また、塩化白金酸溶液とアンモニア・ヒドラジンをpHが一定になるようにアンモニア性水溶液中に同時添加するので細かい粒子径の揃った白金粉末を製造することができる。
【発明を実施するための最良の形態】
【0013】
以下、本発明をさらに詳細に説明する。
本発明で使用する塩化白金酸溶液としては、例えば、ヘキサクロロ白金(4)酸、テトラクロロ白金(2)酸、テトラアンミン白金(2)酸等が挙げられる。
【0014】
上記の塩化白金酸溶液と同時に添加するアンモニア・ヒドラジン溶液とは、25%アンモニア水に60%水加ヒドラジンを添加したものである。
【0015】
また、上記の塩化白金酸溶液とアンモニア・ヒドラジン溶液を同時に添加する際には、それを受ける反応容器中に、30〜70、好ましくは40〜60℃に保ったアンモニア性水溶液を入れておく。このようにすることにより一次粒子0.2〜0.4μmの微粒子白金微粉末を得ることができる。上記のアンモニア性水溶液を30〜70℃の範囲に保つのは、30℃以下では、反応に時間が掛かり70℃以上では反応容器の縁に白金が付着して箔状になり粒子が不揃いになるので好ましくない。
【0016】
生成した微粒子白金粉末は吸引ろ過し、水洗後、50〜80℃で乾燥を行う。次いで、この微粒子白金粉末を300〜650℃、好ましくは350〜600℃の範囲で焼成し、脱塩素、脱ガスを行うと、一次粒子が凝集して塊状にならず、粒子径の揃った微粒子白金粉末が得られる。

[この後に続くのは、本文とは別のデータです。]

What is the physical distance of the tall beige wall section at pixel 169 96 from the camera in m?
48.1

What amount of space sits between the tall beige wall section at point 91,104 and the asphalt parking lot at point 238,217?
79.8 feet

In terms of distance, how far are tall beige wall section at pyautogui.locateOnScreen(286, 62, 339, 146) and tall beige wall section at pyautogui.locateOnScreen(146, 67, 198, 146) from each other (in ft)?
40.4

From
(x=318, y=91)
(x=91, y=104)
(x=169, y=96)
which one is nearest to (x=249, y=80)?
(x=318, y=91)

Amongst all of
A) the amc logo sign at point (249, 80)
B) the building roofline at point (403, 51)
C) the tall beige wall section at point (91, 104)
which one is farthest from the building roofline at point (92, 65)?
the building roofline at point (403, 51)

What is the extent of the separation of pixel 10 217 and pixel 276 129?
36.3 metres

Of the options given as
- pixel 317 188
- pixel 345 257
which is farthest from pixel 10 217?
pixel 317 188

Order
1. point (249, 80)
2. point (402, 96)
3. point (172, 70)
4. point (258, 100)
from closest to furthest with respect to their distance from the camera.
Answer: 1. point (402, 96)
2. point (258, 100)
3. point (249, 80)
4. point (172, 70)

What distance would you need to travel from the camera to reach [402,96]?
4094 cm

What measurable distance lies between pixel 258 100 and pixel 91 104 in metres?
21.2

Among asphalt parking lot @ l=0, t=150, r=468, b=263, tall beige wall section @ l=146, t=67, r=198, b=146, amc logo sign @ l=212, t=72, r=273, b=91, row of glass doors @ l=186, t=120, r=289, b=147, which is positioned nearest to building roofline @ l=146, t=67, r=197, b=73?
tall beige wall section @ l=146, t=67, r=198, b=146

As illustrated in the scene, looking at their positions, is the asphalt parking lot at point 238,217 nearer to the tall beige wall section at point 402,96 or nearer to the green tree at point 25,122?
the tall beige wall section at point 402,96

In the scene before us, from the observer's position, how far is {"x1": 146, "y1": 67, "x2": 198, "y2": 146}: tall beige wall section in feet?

この微粒子白金粉末から微量な脱塩素を行うため、微粒子白金粉末を熱水中で加熱撹拌を行い、乾燥、粉砕する。
【0017】
以下、実施例により本発明を具体的に説明する。
【実施例】
【0018】
(実施例1)
塩化白金酸水溶液(白金含有量;62.5g/l)400mlを準備する。別に60%水加ヒドラジン50gと25%アンモニア水50gを含有するアンモニア・ヒドラジン溶液400mlを準備する。
次いで、25%アンモニア水40gを1200mlの水に溶解しアンモニア性水溶液を調製する。
【0019】
前記のアンモニア性水溶液を45℃に加熱し、撹拌しながらこれに前記により準備した塩化白金酸水溶液とアンモニア・ヒドラジン溶液とを60分間かけて同時に添加する。
添加終了後、さらに45℃で30分間熟成を行う。得られた微粒子白金の沈殿物は通常の方法で吸引濾過、温水洗浄を行った後、80℃で15時間乾燥を行う。
次いで、乾燥した微粒子白金粉末を450℃で2時間熱処理し、粉砕する。この白金粉末は、微粒子で、残留塩素が殆んどなかった。そして粒度分布測定を行った結果、図1に示すように粒子径が非常に揃っていて平均粒径1.47μmであった。
【0020】
(実施例2)
塩化白金酸水溶液(白金含有量;62.5g/l)400mlを準備する。別に60%水加ヒドラジン50gと25%アンモニア水50gを含有するアンモニア・ヒドラジン溶液400mlを準備する。
次いで、25%アンモニア水40gを1200mlの水に溶解しアンモニア性水溶液を調製する。
【0021】
前記のアンモニア性水溶液を45℃に加熱し、撹拌しながらこれに前記により準備した塩化白金酸水溶液とアンモニア・ヒドラジン溶液とを60分間かけて同時に添加する。
添加終了後、さらに45℃で30分間熟成を行う。得られた白金の沈殿物は通常の方法で吸引濾過、温水洗浄を行った後、80℃で乾燥する。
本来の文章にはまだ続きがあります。